Either a bottle in liquid form or a packet with individual wet hand wipes are a life savior in a ton of different situations. Your hands are going to get dirty from… Actual dirt. As well as all the new bacteria and germs that your hands touch. You don’t want to touch your face or other parts of your skin with dirty hands, do you?

What if you would like to eat something with your hands? Something might spill on you and there’s no bathroom in sight. Your options will be limited to wiping your hands on your clothes and now you have stained clothes and your hands are still dirty.

All in all, it’s important to remember that you may not need or even have to use what you bring in your safety kit. Where you are planning to backpack and travel can make you prioritize certain items on this list.

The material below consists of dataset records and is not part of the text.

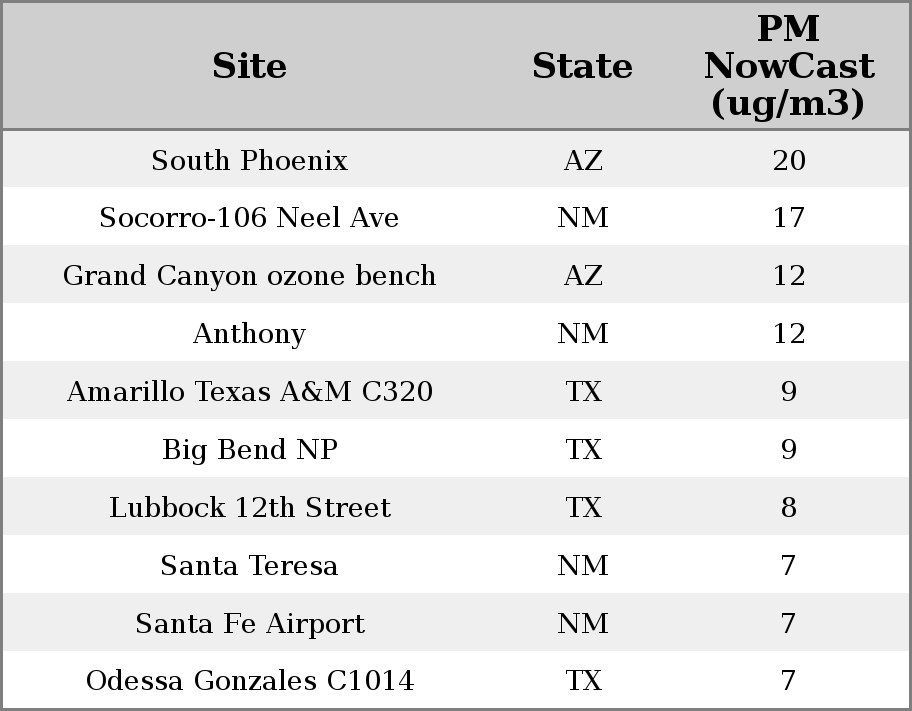 | Site | State | PM NowCast (ug/m3) |
|---|---|---|
| South Phoenix | AZ | 20 |
| Socorro-106 Neel Ave | NM | 17 |
| Grand Canyon ozone bench | AZ | 12 |
| Anthony | NM | 12 |
| Amarillo Texas A&M C320 | TX | 9 |
| Big Bend NP | TX | 9 |
| Lubbock 12th Street | TX | 8 |
| Santa Teresa | NM | 7 |
| Santa Fe Airport | NM | 7 |
| Odessa Gonzales C1014 | TX | 7 |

You will receive peace of mind with the knowledge that no matter what happens, you have something prepared to help keep you safe. also, you won’t need to panic when something does happen, because you have come prepared. You will be calm and able to handle your situation with ease.

Taking this kit doesn’t have to be just for you. If you’re traveling with someone else, they might not be as prepared and say something like a first aid kit isn’t necessary. Travelling safe IS necessary! Let them eat their words and you get to be their gloating hero when you have the power to help them!

The more things that you have in your backpacking first aid kit, the better. Don’t stress if you can’t bring everything, your adventure awaits!